There is no shortage of tech evangelists who believe that consumer-level humanoid robots are on the horizon. During his speech at this year’s Consumer Electronics Show in Las Vegas, Nvidia CEO Jensen Huang told the crowd, “the ChatGPT moment for general robotics is just around the corner.” And Morgan Stanley sees annual revenues for androids just sold in the US hitting $1 trillion by 2050.
But there is also likely no shortage of people who will never consider hosting anything human-like with an artificial mind in their homes.

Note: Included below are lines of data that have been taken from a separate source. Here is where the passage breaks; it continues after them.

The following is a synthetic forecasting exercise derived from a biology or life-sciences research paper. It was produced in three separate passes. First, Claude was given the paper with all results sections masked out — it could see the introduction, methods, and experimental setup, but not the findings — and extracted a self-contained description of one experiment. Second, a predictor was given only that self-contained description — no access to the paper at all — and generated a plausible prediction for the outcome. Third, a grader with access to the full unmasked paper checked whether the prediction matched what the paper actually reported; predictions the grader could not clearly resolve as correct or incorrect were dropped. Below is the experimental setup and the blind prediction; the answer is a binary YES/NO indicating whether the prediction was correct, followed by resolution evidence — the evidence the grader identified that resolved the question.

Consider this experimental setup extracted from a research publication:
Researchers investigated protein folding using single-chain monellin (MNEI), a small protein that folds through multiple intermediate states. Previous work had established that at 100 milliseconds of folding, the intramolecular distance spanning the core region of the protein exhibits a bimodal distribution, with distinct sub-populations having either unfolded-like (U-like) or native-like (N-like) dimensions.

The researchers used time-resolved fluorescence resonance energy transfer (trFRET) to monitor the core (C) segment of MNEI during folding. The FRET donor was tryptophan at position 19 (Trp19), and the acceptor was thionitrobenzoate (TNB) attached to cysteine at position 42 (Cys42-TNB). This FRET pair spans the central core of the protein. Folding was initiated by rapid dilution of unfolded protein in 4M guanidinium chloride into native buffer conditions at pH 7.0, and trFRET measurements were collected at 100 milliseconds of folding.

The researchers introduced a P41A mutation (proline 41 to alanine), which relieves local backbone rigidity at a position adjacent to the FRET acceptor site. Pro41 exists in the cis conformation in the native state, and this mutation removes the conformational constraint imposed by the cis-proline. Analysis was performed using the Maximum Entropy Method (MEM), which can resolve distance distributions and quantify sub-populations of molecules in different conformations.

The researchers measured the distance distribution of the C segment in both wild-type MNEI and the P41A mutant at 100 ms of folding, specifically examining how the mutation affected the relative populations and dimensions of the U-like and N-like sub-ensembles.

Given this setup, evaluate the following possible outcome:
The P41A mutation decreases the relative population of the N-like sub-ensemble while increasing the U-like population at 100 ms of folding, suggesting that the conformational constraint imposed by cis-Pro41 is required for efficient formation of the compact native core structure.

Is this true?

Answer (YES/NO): NO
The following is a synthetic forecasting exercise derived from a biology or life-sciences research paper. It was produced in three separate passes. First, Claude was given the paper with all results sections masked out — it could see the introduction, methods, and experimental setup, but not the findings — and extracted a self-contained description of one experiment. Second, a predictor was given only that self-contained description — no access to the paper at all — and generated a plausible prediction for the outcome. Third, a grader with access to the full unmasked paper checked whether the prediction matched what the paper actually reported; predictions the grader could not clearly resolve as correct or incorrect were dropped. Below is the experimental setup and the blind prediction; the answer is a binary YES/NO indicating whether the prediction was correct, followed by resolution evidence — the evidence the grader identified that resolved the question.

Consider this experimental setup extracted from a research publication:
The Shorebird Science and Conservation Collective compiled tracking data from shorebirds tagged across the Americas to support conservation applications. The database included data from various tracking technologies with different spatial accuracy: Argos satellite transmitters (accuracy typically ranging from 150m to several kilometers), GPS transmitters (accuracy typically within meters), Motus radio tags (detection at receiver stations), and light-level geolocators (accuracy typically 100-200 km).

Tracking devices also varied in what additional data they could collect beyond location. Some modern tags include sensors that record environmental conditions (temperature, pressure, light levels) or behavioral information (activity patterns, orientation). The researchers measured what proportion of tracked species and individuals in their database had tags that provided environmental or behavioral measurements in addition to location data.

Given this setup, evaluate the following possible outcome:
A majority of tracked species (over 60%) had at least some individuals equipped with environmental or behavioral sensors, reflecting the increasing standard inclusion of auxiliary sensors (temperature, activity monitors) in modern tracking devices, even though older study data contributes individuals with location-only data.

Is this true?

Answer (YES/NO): NO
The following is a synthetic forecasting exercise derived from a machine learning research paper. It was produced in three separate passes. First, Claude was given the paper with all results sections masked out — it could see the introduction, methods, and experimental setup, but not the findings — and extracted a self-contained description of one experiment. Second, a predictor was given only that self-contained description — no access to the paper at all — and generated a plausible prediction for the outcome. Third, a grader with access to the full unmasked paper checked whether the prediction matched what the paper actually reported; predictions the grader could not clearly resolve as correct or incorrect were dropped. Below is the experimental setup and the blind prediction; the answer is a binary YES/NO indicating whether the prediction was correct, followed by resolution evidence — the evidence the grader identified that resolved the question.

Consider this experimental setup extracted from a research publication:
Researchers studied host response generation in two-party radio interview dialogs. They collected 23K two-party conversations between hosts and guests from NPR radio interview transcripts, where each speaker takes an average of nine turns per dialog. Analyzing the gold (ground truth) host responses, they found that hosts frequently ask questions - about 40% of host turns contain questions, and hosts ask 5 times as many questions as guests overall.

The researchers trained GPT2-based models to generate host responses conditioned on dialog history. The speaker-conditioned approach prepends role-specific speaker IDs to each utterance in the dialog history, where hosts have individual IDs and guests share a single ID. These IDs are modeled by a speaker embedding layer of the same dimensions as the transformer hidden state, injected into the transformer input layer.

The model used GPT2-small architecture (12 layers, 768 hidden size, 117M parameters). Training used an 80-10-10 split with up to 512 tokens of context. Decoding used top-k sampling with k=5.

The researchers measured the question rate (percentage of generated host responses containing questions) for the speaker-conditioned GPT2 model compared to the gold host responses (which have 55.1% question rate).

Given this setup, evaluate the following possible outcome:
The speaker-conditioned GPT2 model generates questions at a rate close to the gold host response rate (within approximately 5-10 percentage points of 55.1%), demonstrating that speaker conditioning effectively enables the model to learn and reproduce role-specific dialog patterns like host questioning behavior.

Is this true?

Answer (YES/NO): YES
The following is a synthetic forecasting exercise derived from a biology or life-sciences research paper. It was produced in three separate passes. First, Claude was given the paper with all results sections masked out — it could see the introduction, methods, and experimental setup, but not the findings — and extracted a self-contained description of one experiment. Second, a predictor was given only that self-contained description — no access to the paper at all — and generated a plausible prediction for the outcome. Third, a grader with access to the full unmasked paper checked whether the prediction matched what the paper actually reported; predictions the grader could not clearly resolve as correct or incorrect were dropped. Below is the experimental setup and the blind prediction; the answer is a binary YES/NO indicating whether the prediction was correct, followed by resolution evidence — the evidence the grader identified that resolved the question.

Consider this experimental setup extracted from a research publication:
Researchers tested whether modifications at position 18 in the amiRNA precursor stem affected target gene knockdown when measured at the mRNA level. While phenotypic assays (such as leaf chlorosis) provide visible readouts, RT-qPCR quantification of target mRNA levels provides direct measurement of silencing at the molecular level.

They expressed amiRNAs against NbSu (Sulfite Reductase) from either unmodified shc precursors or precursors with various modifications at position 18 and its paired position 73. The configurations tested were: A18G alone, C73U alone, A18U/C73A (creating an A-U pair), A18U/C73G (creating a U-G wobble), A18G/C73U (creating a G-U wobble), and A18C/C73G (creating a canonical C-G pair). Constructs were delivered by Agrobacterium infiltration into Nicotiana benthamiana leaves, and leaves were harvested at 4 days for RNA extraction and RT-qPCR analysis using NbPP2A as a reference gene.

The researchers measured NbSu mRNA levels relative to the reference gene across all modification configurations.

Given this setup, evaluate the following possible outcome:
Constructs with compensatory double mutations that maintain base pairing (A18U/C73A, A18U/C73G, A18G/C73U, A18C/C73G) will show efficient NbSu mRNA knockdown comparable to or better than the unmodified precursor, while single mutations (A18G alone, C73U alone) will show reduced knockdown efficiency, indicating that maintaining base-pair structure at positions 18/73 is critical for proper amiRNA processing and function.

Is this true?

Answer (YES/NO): NO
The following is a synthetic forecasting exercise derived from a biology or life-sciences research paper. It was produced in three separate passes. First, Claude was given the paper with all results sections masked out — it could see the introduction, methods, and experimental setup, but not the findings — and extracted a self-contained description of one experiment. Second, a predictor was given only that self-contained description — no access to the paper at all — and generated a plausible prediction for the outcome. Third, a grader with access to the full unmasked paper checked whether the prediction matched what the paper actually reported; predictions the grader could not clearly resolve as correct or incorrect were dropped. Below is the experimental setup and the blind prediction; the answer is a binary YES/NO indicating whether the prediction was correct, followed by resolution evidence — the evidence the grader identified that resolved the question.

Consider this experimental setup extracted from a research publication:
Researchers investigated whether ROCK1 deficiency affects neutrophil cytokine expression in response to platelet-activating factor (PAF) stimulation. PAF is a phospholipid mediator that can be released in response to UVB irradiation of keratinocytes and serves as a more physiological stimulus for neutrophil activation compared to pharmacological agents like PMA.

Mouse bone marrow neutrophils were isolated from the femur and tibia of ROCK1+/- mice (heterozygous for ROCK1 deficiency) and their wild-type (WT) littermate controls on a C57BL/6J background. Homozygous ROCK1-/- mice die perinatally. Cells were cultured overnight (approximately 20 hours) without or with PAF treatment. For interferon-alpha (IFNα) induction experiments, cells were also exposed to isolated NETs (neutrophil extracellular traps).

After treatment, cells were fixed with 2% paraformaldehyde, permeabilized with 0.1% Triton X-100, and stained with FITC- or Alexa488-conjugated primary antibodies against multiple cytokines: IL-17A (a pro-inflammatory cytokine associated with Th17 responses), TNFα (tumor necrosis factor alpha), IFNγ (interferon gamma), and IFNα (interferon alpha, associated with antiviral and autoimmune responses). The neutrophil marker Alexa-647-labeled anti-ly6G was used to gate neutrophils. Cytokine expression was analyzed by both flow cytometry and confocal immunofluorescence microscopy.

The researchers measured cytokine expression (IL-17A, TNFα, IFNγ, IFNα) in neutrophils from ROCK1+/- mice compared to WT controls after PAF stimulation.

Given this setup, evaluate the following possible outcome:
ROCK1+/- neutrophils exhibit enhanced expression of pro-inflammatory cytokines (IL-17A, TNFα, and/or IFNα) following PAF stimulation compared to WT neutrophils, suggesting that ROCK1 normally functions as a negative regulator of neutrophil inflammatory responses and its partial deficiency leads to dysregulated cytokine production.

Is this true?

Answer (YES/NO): NO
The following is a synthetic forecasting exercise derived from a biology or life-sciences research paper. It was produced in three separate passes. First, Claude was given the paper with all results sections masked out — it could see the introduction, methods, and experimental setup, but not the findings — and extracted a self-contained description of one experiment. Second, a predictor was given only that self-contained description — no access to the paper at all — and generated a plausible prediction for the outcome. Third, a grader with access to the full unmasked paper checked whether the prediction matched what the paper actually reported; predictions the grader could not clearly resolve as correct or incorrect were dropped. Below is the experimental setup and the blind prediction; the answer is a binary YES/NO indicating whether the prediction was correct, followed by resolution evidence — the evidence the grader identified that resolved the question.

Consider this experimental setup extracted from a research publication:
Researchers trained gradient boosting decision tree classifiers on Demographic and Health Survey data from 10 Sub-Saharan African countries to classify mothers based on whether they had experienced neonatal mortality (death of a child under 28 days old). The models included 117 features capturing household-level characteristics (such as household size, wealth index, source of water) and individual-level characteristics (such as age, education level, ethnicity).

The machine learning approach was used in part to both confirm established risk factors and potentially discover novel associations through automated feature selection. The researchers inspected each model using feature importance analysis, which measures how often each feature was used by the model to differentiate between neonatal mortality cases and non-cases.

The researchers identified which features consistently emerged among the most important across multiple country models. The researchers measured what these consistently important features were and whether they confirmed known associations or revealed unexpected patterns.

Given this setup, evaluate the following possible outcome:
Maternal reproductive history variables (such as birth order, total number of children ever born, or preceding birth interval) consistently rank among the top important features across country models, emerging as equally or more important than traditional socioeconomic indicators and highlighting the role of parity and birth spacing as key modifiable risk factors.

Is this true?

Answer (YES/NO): YES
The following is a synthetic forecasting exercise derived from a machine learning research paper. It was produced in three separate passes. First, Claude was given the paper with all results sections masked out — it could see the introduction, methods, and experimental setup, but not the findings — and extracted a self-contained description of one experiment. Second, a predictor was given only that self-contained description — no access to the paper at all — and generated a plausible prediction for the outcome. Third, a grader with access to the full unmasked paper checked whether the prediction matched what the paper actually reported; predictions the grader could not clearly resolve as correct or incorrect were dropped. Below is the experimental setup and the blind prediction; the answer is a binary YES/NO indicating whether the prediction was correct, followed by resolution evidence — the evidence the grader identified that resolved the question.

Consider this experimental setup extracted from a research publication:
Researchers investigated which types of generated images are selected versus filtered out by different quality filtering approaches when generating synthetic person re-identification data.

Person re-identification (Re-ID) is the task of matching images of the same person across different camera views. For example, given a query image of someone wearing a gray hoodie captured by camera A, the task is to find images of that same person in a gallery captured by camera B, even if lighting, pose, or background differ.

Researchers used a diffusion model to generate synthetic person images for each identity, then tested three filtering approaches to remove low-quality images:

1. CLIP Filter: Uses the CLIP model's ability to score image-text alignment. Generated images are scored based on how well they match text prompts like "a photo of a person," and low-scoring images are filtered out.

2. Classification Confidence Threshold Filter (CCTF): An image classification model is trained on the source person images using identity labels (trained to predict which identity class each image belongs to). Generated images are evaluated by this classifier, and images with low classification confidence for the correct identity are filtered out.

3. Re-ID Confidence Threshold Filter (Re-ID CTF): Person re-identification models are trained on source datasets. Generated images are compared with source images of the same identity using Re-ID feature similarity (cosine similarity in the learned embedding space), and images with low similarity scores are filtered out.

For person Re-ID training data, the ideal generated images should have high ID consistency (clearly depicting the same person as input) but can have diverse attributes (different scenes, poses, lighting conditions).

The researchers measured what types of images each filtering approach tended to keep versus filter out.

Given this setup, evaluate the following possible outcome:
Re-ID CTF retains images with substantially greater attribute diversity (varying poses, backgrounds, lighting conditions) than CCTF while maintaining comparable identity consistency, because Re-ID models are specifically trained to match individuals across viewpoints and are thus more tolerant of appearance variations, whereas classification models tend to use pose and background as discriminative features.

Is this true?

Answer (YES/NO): YES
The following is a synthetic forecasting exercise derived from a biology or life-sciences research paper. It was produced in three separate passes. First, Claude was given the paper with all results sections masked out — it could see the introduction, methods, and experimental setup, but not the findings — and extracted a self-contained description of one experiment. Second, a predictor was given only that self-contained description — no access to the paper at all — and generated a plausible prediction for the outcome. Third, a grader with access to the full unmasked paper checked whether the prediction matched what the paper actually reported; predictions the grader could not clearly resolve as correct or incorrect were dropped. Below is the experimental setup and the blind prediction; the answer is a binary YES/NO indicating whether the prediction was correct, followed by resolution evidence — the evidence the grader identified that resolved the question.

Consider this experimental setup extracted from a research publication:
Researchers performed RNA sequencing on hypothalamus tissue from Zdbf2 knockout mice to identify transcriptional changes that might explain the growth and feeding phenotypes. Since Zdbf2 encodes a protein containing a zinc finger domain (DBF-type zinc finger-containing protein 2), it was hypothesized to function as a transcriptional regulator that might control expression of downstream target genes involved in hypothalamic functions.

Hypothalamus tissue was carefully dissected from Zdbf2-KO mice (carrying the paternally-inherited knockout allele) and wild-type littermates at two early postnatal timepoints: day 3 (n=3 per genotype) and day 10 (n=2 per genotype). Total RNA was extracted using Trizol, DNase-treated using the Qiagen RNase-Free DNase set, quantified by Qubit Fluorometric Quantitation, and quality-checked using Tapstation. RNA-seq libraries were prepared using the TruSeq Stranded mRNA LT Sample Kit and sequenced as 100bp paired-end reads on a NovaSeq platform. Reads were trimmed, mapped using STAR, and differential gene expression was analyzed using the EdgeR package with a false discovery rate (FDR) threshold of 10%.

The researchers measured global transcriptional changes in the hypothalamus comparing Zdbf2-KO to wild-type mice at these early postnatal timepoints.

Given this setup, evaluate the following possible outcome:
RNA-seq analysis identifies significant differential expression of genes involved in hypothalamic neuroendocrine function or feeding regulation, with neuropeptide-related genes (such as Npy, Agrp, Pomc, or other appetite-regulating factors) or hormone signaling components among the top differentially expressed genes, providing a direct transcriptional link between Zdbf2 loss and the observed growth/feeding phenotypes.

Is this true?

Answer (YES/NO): YES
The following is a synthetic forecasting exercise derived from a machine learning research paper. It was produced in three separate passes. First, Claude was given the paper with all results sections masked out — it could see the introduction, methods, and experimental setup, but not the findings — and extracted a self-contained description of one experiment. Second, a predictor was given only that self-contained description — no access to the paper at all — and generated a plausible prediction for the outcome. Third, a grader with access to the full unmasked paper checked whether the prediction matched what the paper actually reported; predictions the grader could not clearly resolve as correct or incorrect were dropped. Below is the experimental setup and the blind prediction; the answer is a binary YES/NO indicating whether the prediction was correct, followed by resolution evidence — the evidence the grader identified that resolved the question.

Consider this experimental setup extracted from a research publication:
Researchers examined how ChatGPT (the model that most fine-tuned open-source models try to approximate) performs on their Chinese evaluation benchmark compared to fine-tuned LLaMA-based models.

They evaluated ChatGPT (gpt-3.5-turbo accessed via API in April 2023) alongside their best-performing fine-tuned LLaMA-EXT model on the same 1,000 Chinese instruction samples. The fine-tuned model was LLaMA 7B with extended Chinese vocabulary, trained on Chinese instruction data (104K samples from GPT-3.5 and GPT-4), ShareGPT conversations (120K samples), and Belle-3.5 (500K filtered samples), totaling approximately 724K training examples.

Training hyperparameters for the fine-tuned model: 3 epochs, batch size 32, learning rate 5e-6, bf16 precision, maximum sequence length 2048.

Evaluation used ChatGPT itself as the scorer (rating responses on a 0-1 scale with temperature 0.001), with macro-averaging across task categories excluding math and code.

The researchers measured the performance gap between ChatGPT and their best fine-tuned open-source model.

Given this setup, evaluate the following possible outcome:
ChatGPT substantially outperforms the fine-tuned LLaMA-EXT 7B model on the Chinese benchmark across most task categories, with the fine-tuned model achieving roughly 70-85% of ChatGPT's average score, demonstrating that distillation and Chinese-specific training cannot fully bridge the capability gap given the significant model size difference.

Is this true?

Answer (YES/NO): NO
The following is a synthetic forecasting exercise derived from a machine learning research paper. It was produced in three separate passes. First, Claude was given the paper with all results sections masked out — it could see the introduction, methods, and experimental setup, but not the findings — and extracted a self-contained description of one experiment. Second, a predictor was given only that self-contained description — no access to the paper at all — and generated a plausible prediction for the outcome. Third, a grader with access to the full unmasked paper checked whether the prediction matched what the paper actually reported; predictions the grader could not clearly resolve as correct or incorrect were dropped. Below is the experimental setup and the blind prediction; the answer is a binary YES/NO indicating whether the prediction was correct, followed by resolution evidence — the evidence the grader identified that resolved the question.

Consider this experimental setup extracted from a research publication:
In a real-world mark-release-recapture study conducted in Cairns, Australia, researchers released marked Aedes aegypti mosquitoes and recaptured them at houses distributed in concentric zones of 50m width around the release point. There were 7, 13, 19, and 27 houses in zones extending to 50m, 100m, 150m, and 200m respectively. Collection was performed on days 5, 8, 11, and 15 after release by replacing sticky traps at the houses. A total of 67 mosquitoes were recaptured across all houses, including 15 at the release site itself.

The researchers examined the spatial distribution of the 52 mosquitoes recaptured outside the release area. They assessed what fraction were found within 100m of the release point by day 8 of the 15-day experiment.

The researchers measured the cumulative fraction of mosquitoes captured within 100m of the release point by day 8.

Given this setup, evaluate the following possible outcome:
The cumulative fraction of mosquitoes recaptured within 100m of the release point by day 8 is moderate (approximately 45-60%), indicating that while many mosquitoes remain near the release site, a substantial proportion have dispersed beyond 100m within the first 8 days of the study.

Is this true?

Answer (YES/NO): NO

Some perspective: Early household appliances were met with significant public concern before their eventual widespread adoption. A basic lack of understanding about electronics fueled fears and misconceptions, even leading to some hilarious comparisons between appliances and modern witchcraft.
But appliances ended up as great liberators. The average household in 1900 spent nearly 60 hours per week on housework. That dropped to just 18 hours by 1975, largely thanks to electronic appliances. This liberated the traditional homemaker — the vast majority women — and helped drive up female participation in the labor force.
Humanoid robots represent the next step in liberating people from mundane housework and labor, something there’s clearly a market for.
It’s also remarkable that today’s models look very similar to Leonardo’s 500-year-old robotic knight. Who knows, maybe Elon is about to paint a masterpiece.